Your answer should reproduce the full set of records exactly as given.

• • • •

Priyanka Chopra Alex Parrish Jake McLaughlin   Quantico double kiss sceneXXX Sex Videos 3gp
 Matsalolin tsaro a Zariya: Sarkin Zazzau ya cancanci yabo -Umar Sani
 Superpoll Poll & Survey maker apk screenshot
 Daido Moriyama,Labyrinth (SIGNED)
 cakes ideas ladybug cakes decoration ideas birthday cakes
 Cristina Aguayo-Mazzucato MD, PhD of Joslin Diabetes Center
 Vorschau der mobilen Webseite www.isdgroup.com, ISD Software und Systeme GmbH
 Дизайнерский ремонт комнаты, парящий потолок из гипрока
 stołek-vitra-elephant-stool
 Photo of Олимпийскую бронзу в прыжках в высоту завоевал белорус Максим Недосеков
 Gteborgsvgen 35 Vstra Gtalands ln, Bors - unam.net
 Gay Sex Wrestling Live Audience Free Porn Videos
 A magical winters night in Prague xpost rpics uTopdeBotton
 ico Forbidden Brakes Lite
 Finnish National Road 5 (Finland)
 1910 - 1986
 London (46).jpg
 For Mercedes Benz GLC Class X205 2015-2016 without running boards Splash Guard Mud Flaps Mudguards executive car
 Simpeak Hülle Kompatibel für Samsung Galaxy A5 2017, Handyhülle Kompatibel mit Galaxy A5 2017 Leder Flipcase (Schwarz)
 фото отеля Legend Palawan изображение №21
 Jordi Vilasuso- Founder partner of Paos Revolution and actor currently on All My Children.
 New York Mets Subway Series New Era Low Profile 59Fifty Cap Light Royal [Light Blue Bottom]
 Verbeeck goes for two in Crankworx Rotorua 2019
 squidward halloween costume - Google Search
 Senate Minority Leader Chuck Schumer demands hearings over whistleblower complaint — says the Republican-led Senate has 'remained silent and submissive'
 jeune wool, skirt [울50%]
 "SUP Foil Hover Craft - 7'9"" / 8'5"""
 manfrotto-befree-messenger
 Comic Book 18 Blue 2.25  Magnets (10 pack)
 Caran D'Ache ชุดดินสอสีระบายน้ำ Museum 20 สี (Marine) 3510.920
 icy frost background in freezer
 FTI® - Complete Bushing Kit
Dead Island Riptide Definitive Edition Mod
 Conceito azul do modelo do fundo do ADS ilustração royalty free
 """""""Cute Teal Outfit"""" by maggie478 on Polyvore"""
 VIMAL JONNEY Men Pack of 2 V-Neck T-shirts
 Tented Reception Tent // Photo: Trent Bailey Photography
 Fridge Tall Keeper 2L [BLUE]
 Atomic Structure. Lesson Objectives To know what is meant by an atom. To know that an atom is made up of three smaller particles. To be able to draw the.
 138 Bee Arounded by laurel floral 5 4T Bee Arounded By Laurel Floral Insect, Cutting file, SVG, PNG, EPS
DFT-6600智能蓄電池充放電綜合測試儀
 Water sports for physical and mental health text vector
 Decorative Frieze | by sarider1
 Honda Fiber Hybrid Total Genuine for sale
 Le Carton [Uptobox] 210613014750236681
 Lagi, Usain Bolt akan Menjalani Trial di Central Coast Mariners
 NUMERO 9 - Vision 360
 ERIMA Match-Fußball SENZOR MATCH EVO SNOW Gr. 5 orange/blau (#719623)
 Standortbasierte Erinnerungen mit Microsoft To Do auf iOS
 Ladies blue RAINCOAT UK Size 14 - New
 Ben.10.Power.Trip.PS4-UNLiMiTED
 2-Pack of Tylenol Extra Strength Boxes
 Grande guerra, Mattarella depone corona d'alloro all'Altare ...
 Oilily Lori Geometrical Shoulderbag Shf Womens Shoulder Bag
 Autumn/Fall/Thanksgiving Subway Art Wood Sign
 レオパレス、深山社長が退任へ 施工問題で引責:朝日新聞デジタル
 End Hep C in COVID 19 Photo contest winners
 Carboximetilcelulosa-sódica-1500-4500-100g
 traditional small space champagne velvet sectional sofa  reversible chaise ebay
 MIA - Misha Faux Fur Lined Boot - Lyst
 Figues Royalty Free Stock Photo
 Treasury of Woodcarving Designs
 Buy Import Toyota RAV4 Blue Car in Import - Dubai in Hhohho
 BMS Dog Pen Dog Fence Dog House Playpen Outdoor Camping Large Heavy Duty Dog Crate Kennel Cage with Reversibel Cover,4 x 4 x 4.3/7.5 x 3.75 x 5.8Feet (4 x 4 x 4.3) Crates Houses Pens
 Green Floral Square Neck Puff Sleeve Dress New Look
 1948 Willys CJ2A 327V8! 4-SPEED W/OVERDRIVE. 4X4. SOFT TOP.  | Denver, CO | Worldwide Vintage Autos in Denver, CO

• • • •

▸ TASK RESPONSE:
Priyanka Chopra Alex Parrish Jake McLaughlin   Quantico double kiss sceneXXX Sex Videos 3gp
 Matsalolin tsaro a Zariya: Sarkin Zazzau ya cancanci yabo -Umar Sani
 Superpoll Poll & Survey maker apk screenshot
 Daido Moriyama,Labyrinth (SIGNED)
 cakes ideas ladybug cakes decoration ideas birthday cakes
 Cristina Aguayo-Mazzucato MD, PhD of Joslin Diabetes Center
 Vorschau der mobilen Webseite www.isdgroup.com, ISD Software und Systeme GmbH
 Дизайнерский ремонт комнаты, парящий потолок из гипрока
 stołek-vitra-elephant-stool
 Photo of Олимпийскую бронзу в прыжках в высоту завоевал белорус Максим Недосеков
 Gteborgsvgen 35 Vstra Gtalands ln, Bors - unam.net
 Gay Sex Wrestling Live Audience Free Porn Videos
 A magical winters night in Prague xpost rpics uTopdeBotton
 ico Forbidden Brakes Lite
 Finnish National Road 5 (Finland)
 1910 - 1986
 London (46).jpg
 For Mercedes Benz GLC Class X205 2015-2016 without running boards Splash Guard Mud Flaps Mudguards executive car
 Simpeak Hülle Kompatibel für Samsung Galaxy A5 2017, Handyhülle Kompatibel mit Galaxy A5 2017 Leder Flipcase (Schwarz)
 фото отеля Legend Palawan изображение №21
 Jordi Vilasuso- Founder partner of Paos Revolution and actor currently on All My Children.
 New York Mets Subway Series New Era Low Profile 59Fifty Cap Light Royal [Light Blue Bottom]
 Verbeeck goes for two in Crankworx Rotorua 2019
 squidward halloween costume - Google Search
 Senate Minority Leader Chuck Schumer demands hearings over whistleblower complaint — says the Republican-led Senate has 'remained silent and submissive'
 jeune wool, skirt [울50%]
 "SUP Foil Hover Craft - 7'9"" / 8'5"""
 manfrotto-befree-messenger
 Comic Book 18 Blue 2.25  Magnets (10 pack)
 Caran D'Ache ชุดดินสอสีระบายน้ำ Museum 20 สี (Marine) 3510.920
 icy frost background in freezer
 FTI® - Complete Bushing Kit
Dead Island Riptide Definitive Edition Mod
 Conceito azul do modelo do fundo do ADS ilustração royalty free
 """""""Cute Teal Outfit"""" by maggie478 on Polyvore"""
 VIMAL JONNEY Men Pack of 2 V-Neck T-shirts
 Tented Reception Tent // Photo: Trent Bailey Photography
 Fridge Tall Keeper 2L [BLUE]
 Atomic Structure. Lesson Objectives To know what is meant by an atom. To know that an atom is made up of three smaller particles. To be able to draw the.
 138 Bee Arounded by laurel floral 5 4T Bee Arounded By Laurel Floral Insect, Cutting file, SVG, PNG, EPS
DFT-6600智能蓄電池充放電綜合測試儀
 Water sports for physical and mental health text vector
 Decorative Frieze | by sarider1
 Honda Fiber Hybrid Total Genuine for sale
 Le Carton [Uptobox] 210613014750236681
 Lagi, Usain Bolt akan Menjalani Trial di Central Coast Mariners
 NUMERO 9 - Vision 360
 ERIMA Match-Fußball SENZOR MATCH EVO SNOW Gr. 5 orange/blau (#719623)
 Standortbasierte Erinnerungen mit Microsoft To Do auf iOS
 Ladies blue RAINCOAT UK Size 14 - New
 Ben.10.Power.Trip.PS4-UNLiMiTED
 2-Pack of Tylenol Extra Strength Boxes
 Grande guerra, Mattarella depone corona d'alloro all'Altare ...
 Oilily Lori Geometrical Shoulderbag Shf Womens Shoulder Bag
 Autumn/Fall/Thanksgiving Subway Art Wood Sign
 レオパレス、深山社長が退任へ 施工問題で引責:朝日新聞デジタル
 End Hep C in COVID 19 Photo contest winners
 Carboximetilcelulosa-sódica-1500-4500-100g
 traditional small space champagne velvet sectional sofa  reversible chaise ebay
 MIA - Misha Faux Fur Lined Boot - Lyst
 Figues Royalty Free Stock Photo
 Treasury of Woodcarving Designs
 Buy Import Toyota RAV4 Blue Car in Import - Dubai in Hhohho
 BMS Dog Pen Dog Fence Dog House Playpen Outdoor Camping Large Heavy Duty Dog Crate Kennel Cage with Reversibel Cover,4 x 4 x 4.3/7.5 x 3.75 x 5.8Feet (4 x 4 x 4.3) Crates Houses Pens
 Green Floral Square Neck Puff Sleeve Dress New Look
 1948 Willys CJ2A 327V8! 4-SPEED W/OVERDRIVE. 4X4. SOFT TOP.  | Denver, CO | Worldwide Vintage Autos in Denver, CO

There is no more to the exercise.